3. Pick one family to visit (with the larger spread) and disappoint the other?
4. Fight about it, break up, and get back together in January?

Once we've established ourselves as part of the other's life, the holidays became more convoluted.

And we can't all spend the holiday weekend in a glorious cabin, playing charades and checkers the way they do in the movies.

In the holiday spirit that Sarah's previous post has THRUST upon us, share your stories of holiday drama (or trauma) as it relates to the all important question:

Whose turkey should we eat?!


vanessa said...

Where you spend the holidays during a newly formed relationship all depends on how your perspective families celebrate them... in my opinion at least.

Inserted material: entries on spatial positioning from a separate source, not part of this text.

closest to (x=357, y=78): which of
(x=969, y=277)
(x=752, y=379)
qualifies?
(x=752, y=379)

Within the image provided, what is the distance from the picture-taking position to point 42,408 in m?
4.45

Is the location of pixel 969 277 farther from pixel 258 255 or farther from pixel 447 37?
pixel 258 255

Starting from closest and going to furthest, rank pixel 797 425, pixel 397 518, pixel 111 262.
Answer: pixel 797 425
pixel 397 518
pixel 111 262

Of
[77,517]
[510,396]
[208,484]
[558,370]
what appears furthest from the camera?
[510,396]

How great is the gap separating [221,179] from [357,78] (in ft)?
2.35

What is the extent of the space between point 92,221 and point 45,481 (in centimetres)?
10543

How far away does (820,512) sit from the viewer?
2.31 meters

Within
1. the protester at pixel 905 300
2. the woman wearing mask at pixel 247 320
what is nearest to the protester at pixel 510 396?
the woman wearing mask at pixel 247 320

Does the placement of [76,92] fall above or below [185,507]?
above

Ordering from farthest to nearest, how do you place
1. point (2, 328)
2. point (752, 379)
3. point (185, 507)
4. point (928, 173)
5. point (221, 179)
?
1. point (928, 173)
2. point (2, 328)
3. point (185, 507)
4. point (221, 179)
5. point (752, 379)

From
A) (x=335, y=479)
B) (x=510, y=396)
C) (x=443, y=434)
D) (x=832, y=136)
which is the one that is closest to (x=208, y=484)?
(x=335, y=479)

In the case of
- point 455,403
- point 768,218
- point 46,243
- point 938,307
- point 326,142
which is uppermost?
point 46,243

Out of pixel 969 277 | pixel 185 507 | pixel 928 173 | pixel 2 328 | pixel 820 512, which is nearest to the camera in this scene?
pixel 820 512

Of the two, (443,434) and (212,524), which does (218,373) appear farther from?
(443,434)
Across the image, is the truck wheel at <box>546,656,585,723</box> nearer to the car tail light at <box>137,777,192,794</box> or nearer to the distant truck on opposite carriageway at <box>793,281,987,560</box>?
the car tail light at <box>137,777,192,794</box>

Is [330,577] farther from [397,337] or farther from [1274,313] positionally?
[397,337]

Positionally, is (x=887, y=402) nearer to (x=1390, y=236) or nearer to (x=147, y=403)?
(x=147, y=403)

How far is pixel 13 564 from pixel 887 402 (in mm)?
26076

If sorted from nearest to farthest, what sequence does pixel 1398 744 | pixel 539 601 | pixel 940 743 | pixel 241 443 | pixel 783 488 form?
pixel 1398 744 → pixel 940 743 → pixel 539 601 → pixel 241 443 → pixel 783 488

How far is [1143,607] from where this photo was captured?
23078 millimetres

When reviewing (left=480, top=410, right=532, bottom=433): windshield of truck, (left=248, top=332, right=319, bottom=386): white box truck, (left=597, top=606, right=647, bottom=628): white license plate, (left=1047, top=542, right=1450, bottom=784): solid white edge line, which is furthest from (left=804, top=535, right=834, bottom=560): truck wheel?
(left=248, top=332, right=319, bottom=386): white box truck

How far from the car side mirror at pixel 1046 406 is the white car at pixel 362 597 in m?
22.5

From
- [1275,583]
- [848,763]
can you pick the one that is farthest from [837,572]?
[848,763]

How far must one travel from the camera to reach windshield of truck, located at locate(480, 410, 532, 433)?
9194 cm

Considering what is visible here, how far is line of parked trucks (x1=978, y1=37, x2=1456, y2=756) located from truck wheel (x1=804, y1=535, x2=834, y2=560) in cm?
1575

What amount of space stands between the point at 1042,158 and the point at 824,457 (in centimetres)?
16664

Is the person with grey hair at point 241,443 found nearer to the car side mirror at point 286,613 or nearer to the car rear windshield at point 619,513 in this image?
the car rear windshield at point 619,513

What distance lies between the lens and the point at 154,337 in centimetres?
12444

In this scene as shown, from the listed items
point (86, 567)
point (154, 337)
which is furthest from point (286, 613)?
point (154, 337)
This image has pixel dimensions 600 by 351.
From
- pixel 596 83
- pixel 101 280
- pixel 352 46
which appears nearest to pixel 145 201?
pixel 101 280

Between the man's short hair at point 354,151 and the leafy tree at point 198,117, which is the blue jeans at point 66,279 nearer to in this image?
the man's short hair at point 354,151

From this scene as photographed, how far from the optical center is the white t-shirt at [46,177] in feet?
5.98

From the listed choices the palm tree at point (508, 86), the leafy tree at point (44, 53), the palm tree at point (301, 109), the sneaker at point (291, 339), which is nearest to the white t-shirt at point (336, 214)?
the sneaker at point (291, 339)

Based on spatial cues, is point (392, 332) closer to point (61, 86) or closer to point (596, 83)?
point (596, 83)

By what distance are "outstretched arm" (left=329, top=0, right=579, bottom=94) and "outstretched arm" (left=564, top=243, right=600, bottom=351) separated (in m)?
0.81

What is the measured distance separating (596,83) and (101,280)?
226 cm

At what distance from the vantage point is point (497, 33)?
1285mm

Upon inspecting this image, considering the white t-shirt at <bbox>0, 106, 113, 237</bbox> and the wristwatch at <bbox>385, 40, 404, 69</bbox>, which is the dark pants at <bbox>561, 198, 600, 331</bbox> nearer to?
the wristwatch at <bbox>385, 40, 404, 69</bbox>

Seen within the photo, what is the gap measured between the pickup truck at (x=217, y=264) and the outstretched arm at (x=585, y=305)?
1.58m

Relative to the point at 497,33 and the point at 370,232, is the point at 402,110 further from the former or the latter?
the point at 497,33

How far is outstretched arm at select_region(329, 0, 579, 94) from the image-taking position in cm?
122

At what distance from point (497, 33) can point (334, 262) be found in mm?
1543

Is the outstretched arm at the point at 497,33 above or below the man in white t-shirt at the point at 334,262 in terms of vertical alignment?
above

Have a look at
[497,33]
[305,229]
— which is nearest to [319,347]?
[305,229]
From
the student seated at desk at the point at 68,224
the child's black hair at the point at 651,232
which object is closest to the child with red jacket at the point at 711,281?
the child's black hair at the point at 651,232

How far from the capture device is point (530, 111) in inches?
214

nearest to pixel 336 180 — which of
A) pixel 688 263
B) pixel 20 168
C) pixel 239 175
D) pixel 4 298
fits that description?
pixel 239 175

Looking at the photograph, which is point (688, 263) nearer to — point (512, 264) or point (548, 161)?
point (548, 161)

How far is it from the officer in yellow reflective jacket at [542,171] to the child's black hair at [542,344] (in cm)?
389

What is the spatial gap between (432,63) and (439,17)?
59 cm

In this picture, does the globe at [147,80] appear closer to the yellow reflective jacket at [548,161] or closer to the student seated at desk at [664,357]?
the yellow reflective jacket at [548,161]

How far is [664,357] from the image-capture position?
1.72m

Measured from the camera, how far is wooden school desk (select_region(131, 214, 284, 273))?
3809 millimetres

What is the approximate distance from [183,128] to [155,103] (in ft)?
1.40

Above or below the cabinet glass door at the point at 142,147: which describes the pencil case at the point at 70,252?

If your family is strictly "family only" and takes the holidays seriously, you may want to fly solo to avoid the ultra-personal questions aout the seriousness of your relationship- Questions that the two of you may have not even discussed.

If your family has a casual "the more the merrier" take, you may be more apt to bring him/her along to see how they mesh with your family. If your family is cool enough not to ask when your getting married or how many kids you want during the first meeting, you'll probably be more relaxed and have a better time.

I certainly dont think you'd want to have 2 dinners. Meeting the new beau's family is nerve wrecking enough, then to have to do it twice, and just feel rushed wont be good either.

Either pick one house, or get together with friends and have your own thanksgiving. If none of you know how to cook, go to a nice restaurant.

The holidays are about spending quality time with the people you care about. As long as you accomplish that it shouldn't matter where you eat, or even if you eat turkey... 'cause I know i'll be eating ham.

Chrissie said...

at the risk of sounding like a complete grump, i never really liked the holidays.

like birthdays, they are a time when we're supposed to be "happy."

i hate the pressure of pretending to be happy.

i'd much rather have a big fancy dinner with my family in march to avoid all the unnecessary, socially constructed pressures.

if you fight at the dinner table, people might remember you as "the girl who ruined thanksgiving."

if you fight over dinner, in march, no one is going to hold it against you.

"remember last march 13th, when chrissie freaked out because there wasn't any butter for her bread."

not that i plan on making a scene, but i'd like to have the ability to without ruining everyone's "holiday."


vanessa said...

hahaha. Maybe you should just skip thanksgiving and have your man take you out for a steak dinner.

That way the pressure if pleasing the family is off, and you dont have to "pretend" to be happy. Just Be.

Sarah said...

I say everyone spends the holiday with their own family. If you have kids, rotate them year-to-year. You're MARRIED. You see each other everyday. Why do you HAVE to sit next to each other at the Thanksgiving table?

Mario said...

I have always spent Thanksgiving with my family.

Number one, they put out a really good spread. Number two, my policy is, if you're married, you and your spouse are a unit for such family-social occasions -- that's part of what marriage is.

If you're not married, all bets are off.

It may seem a bit mercenary of me, but I'm not going to take the chance of enjoying a substandard holiday dinner elsewhere, if I haven't obligated myself by "tying the knot."